* **QUOTED TEXT**
#####

9. A computer-readable medium having computer-executable instructions for causing a computer to perform the steps recited in claim 1.

10. A computer-readable medium having computer-executable instructions for causing a computer to perform steps comprising: provide an application programming interface operable to implement a Diffie-Hellman secret agreement to allow a first computer to communicate securely with a second computer over an insecure channel, the application programming interface being operable to allow the first computer to generate the Diffie-Hellman secret agreement upon request from the first computer to perform two required operations supported by the application programming interface by accepting one or more default parameters, the first operation being a get public key operation that gets a public key of the first computer, the second operation being a retrieval operation for retrieving the secret agreement upon supplying a public key of the second computer.

11. The computer-readable medium of claim 10, wherein one or more default parameters can be modified as desired by setting properties of a class that implements the application programming interface.

12. The computer-readable medium of claim 10, wherein the retrieval operation requires that an entire public key of the second computer be supplied.

13. The computer-readable medium of claim 10, wherein the application programming interface is operable to allow the Diffie-Hellman secret agreement to be serialized.

14. The computer-readable medium of claim 10, wherein the application programming interface is operable to allow the Diffie-Hellman secret agreement to be de-serialized.

15. A method for implementing a Diffie-Hellman secret agreement comprising the steps of: providing a class for calculating a Diffie-Hellman secret agreement, the class including a constructor for creating an instance of the class and for generating a key pair, the class being operable to calculate the Diffie-Hellman secret agreement upon performance of just two methods upon acceptance of default values, the two methods comprising: a public method for getting a public key; and a public method for deriving key material.

#####

* **INFORMATION SHOWN**

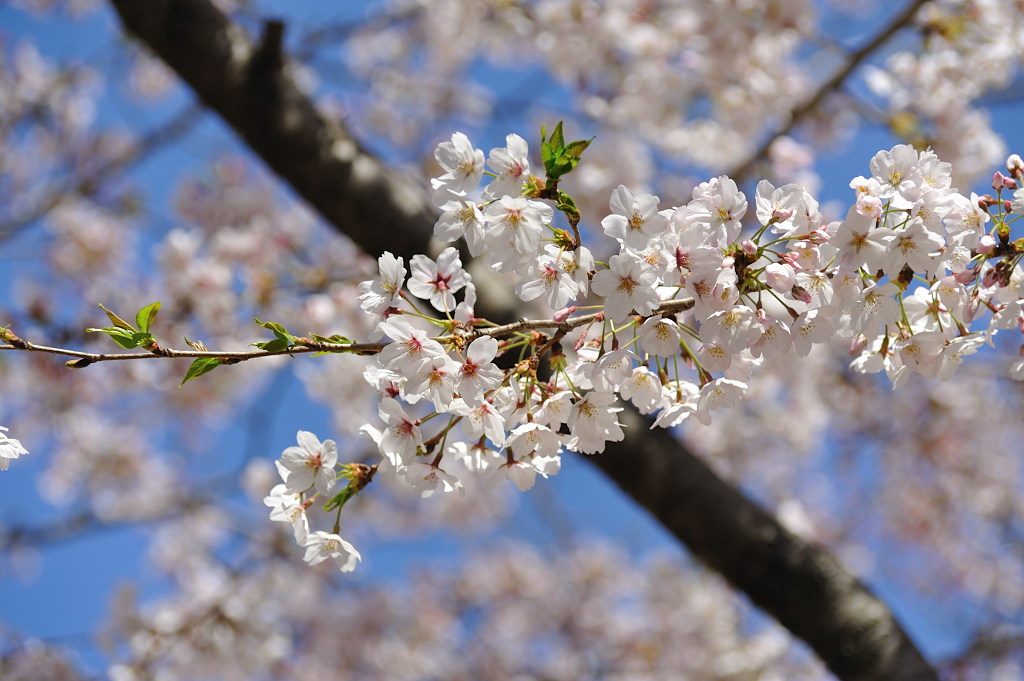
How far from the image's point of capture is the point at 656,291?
0.87m

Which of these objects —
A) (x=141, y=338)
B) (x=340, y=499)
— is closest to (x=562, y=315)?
(x=340, y=499)

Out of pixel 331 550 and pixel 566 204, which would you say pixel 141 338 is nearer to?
pixel 331 550

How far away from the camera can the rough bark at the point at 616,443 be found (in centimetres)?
185

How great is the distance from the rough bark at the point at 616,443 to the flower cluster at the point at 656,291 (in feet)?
3.57

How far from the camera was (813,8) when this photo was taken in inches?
131

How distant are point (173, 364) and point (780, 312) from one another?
3.43m

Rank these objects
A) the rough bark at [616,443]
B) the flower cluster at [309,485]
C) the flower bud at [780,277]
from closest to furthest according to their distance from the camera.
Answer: the flower bud at [780,277]
the flower cluster at [309,485]
the rough bark at [616,443]

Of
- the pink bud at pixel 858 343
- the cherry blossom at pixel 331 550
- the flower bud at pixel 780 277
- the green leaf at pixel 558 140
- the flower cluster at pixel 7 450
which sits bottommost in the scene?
the flower cluster at pixel 7 450

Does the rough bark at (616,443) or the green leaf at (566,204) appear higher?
the rough bark at (616,443)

#####

* **EXERCISE INSTRUCTIONS**
a - Translate this sentence from the patent claims into Spanish: "The computer-readable medium of claim 10, wherein the retrieval operation requires that an entire public key of the second computer be supplied."
b - From the patent claims, reproduce the stretch from "14. The computer-readable" through "deriving key material.".
The records come from a different source than the text.

* **EXPECTED RESULTS**
a - El medio legible por computadora de la reivindicación 10, en el que la operación de recuperación requiere que se proporcione una clave pública completa de la segunda computadora.

b -
14. The computer-readable medium of claim 10, wherein the application programming interface is operable to allow the Diffie-Hellman secret agreement to be de-serialized.

15. A method for implementing a Diffie-Hellman secret agreement comprising the steps of: providing a class for calculating a Diffie-Hellman secret agreement, the class including a constructor for creating an instance of the class and for generating a key pair, the class being operable to calculate the Diffie-Hellman secret agreement upon performance of just two methods upon acceptance of default values, the two methods comprising: a public method for getting a public key; and a public method for deriving key material.